**STATED TASK:** Rescale the lines below, from the one containing "Based on the" down to the end of the lines, and give them all again with the requests included. Multiply every number in the answers, whether a distance or a coordinate, by 2.25 and round to whole numbers, with halves going up, leaving the numbers in the requests unchanged.

-----

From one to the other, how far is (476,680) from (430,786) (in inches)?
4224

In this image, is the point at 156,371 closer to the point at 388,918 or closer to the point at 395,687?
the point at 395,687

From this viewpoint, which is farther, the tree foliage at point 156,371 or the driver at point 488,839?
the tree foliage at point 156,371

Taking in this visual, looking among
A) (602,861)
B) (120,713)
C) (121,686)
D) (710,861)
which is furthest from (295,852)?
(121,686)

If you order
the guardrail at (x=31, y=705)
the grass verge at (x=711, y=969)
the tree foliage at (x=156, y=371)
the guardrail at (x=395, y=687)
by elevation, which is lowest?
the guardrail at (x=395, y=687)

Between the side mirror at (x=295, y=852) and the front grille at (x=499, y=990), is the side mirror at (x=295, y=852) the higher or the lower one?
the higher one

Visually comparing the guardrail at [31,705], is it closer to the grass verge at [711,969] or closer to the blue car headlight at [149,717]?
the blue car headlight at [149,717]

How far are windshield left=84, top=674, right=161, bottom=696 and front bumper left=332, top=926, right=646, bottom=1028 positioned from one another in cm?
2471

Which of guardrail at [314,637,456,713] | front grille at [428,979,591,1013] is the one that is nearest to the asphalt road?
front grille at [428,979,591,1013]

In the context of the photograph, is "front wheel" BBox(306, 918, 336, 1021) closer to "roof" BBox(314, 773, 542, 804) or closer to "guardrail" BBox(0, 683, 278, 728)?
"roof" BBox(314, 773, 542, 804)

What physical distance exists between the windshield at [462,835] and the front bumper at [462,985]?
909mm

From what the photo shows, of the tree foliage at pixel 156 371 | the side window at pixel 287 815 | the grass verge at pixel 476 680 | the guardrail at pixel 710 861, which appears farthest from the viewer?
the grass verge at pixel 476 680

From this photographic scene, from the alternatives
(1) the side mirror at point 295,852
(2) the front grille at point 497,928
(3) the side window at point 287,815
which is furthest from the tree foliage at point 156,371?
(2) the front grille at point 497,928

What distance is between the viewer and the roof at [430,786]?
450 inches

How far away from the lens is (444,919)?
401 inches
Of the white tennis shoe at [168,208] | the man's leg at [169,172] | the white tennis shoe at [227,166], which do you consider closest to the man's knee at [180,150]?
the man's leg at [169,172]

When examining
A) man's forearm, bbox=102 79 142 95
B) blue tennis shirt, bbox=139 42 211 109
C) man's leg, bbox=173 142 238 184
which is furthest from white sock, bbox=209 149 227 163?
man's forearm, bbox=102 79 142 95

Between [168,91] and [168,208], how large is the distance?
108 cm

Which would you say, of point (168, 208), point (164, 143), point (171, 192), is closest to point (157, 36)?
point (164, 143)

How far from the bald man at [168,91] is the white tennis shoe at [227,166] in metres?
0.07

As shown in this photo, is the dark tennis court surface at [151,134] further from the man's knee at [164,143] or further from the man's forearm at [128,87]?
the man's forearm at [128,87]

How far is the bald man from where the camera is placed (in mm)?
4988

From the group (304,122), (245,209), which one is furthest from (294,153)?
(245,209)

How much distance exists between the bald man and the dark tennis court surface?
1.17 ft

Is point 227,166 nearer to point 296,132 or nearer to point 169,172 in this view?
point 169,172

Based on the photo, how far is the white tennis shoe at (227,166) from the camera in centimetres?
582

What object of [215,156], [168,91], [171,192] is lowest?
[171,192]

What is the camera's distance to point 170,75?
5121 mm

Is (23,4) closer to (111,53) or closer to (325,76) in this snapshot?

-----

**ANSWER FOR THIS EXERCISE:**
Based on the photo, how far is the white tennis shoe at (227,166) from the camera in centimetres?
1310

What object of [215,156], [168,91], [171,192] is lowest?
[385,432]

What is the camera's distance to point 170,75?
11522 mm

Is (23,4) closer to (111,53) or closer to (325,76) in this snapshot?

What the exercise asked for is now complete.